** REQUESTS **
#1 In the surf lures thread, what makes Clarkspoons a poor choice for casting from the surf?
#2 Repeat the passage of the surf lures thread from "## Starboard (Apr" to "get some distance." word for word.

** SOURCE EXCERPT **
====
# Surf Lures



## jdcurr (May 5, 2020)

First time poster here, going to be spending plenty of time in OBX/Emerald Isle this summer, wondering what lures are best to throw from the beach for spanish/blues/whatever else is out there. I assume spoons like deadly dick, clarkspoons, etc. work fine, just wondering if there's anything I might overlook that they lock on to.


----------



## SmoothLures (Feb 13, 2008)

A lot of people use Shore Lures Glass Minnows available in most tackle shops up there. They're pretty good and Stingsilvers also work well. I like pink/white, green/white, and silver. Get something you can throw far, 2 oz on a longer rod with braid is the norm. Clarkspoons are unweighted stamped metal so they're a poor choice for casting from the surf.


----------



## Papa-T (Sep 5, 2011)

I agree , Stingsilvers!


----------



## JDimig (Jan 23, 2004)

ESLures.com


----------



## jdcurr (May 5, 2020)

SmoothLures said:


> A lot of people use Shore Lures Glass Minnows available in most tackle shops up there. They're pretty good and Stingsilvers also work well. I like pink/white, green/white, and silver. Get something you can throw far, 2 oz on a longer rod with braid is the norm. Clarkspoons are unweighted stamped metal so they're a poor choice for casting from the surf.


I thought they made some weighted attachment for clarkspoons for casting, but I might be wrong.


----------



## Benji (Nov 19, 2014)

Pompano jigs, bucktails, gulp shrimp, stingsilvers, gotcha plugs.


----------



## SmoothLures (Feb 13, 2008)

jdcurr said:


> I thought they made some weighted attachment for clarkspoons for casting, but I might be wrong.


I've seen those weighted clip on things with a spinner blade around half an oz but with the bulk it adds it's not going to be aerodynamic enough to bother. You're really looking for something around 2 oz for the surf. 1 1/4 - 1 1/2 works if the rod handles it well.


----------



## jdcurr (May 5, 2020)

SmoothLures said:


> I've seen those weighted clip on things with a spinner blade around half an oz but with the bulk it adds it's not going to be aerodynamic enough to bother. You're really looking for something around 2 oz for the surf. 1 1/4 - 1 1/2 works if the rod handles it well.


You’re right, didn’t know they were that light. Thanks for the advice


----------



## Starboard (Apr 23, 2008)

Gold Kastmaster. I tend to go small when the surf is fairly calm. About 1/2 - 3/4 oz with a light spinning rod.


----------



## bigjim5589 (Jul 23, 2005)

Not necessarily just for OBX, but I like a small Krocodile spoon in chrome for Spanish. 3/4 oz is a good size for inlets or from a boat. I agree with SmoothLures that for the surf, you're likely going to need heavier lures just to get some distance.


----------



## Surfjunkie (Dec 28, 2015)

We rig Clark spoons on a 2ft leader tied to a swivel that attaches to the main line that's threaded through a 1-2 oz egg sinker like a Carolina rig. If you hook the spoon on the main line above the sinker when you cast it prevents knots and tangles flying through the air and comes off for the retrieve


----------
====
** COLLECTED MATERIAL **
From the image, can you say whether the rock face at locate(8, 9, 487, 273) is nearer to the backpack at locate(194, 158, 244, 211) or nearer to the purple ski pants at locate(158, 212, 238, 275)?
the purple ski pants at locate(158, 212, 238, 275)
====
** SOLUTIONS TO THE TASKS **
#1 They are unweighted stamped metal.

#2
## Starboard (Apr 23, 2008)

Gold Kastmaster. I tend to go small when the surf is fairly calm. About 1/2 - 3/4 oz with a light spinning rod.


----------



## bigjim5589 (Jul 23, 2005)

Not necessarily just for OBX, but I like a small Krocodile spoon in chrome for Spanish. 3/4 oz is a good size for inlets or from a boat. I agree with SmoothLures that for the surf, you're likely going to need heavier lures just to get some distance.